At least one poll shows Minnesotans want Molnau to resign as transportation commissioner. But Molnau remains in the job Gov. Tim Pawlenty assigned to her, serving the governor the way a back-yard hay bale helps keep Little Jimmy's arrows from hitting the side of the house.
Taking the hit for Pawlenty is politics. But when she took the helm of MnDOT, Molnau was no longer merely a politician. She was a public servant. And she is doing the public no good by staying in her job for political reasons.
Molnau has ducked journalists and legislators who want to ask in-depth questions about the maintenance debates that took place before the bridge fell, or the spin-control efforts that followed (MnDOT decided within hours of the collapse to hire an outside consulting firm -- for $2 million, the same price as the plan to strengthen the bridge that had earlier been rejected).
Most of these woe-is-me exchanges have boiled down to questions of the "How are you holding up" variety. (Short answer: Better than the bridges). Molnau cried on one newscast as she described visiting the bridge and shed tears on another station when asked if the collapse had changed her life.
"A lot of people's lives have changed," she told one station. "A lot of the employees here at MnDOT ... and a lot of the families who were affected. So all of our lives have changed a bit ... and mine's no different."
Thirteen people are dead, dozens are injured for life.

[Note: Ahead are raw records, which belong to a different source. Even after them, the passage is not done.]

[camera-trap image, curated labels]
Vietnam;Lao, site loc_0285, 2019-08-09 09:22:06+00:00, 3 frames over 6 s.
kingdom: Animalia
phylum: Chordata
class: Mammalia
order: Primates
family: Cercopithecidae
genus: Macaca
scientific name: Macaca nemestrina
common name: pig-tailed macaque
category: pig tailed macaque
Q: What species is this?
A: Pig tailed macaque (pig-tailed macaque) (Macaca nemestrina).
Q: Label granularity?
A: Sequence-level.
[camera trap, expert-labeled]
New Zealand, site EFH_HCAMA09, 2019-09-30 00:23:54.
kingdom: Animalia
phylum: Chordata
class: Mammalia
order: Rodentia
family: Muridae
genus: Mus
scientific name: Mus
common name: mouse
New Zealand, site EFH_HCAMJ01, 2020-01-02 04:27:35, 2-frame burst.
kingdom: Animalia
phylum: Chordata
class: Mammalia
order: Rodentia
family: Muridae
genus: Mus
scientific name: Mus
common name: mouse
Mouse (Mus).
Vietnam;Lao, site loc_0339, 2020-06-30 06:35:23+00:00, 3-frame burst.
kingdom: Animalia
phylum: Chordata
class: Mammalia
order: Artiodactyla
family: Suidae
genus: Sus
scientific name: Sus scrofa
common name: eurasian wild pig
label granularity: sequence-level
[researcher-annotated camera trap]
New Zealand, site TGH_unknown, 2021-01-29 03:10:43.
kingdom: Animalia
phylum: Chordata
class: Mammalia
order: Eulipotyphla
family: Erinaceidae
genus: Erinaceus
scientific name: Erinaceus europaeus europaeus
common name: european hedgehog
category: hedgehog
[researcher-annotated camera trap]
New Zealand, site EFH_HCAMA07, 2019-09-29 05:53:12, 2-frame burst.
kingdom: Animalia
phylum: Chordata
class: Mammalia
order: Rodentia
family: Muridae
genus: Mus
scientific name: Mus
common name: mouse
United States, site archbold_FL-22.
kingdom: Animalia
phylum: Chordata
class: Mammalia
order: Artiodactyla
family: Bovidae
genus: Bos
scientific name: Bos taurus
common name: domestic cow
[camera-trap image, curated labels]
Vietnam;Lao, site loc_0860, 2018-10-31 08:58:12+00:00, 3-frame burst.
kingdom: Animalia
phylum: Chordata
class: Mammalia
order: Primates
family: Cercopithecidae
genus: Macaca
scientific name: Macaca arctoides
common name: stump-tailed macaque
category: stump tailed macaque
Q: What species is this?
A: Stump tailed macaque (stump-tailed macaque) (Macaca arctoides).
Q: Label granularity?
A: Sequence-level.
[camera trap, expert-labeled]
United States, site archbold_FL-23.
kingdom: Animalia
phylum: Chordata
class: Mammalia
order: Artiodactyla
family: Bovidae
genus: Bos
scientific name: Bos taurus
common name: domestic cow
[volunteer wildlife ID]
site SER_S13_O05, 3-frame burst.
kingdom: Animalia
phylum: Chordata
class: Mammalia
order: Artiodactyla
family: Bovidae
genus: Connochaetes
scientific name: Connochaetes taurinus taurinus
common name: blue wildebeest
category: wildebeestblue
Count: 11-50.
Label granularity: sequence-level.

And some are being criticized for how they do their job. See?
We're all affected.
Molnau is entitled to have feelings. But the taxpayers are entitled to straight answers from the politician running the Department of Transportation when the bridge fell.
Here are a dozen Molnau could begin with:
1. Why do you need an assistant (Bob McFarlin) to answer basic questions about MnDOT practices and decisions?
2. What role has the governor played in managing MnDOT and the bridge crisis?
3. MnDOT paid a consultant to figure out how to fix the 35W bridge, then ignored the recommendations. Why?
4. What changes, if any, have you made in inspection and repair procedures since Aug. 1?
5. Why did you hire a private consultant to study the collapse (in addition to the National Transportation Safety Board)? Who besides you and the governor will see the findings before release?
6. Do you truly believe there is nothing you could have done to prevent the collapse and the loss of lives?
7. You say MnDOT decisions aren't solely "engineer-based." Not even when public safety is at stake? Please justify.
8. The governor says money was not an issue in the collapse, but you say MnDOT "looks at costs to maximize resources." Reconcile, please. How did "looking at costs" limit work on the 35W bridge?
9. Many defects on the 35W bridge went un-fixed for years. Why are bridges repeatedly re-inspected instead of repairs being made as problems are discovered?
10. Sonia Morphew Pitt, the fired MnDOT manager, led emergency preparedness drills, and yet you say her presence wasn't required after the collapse. Why not? What was your role in supervising her? When did you first receive complaints about her travels? If it was before the collapse, why was she still in her job?
11. Why did you pick a design for a new Wakota Bridge (years behind schedule and far over budget) that fails half of the time it is used? Finally:
12. Is it not best for Minnesota, and the employees and reputation of MnDOT, for you to resign immediately?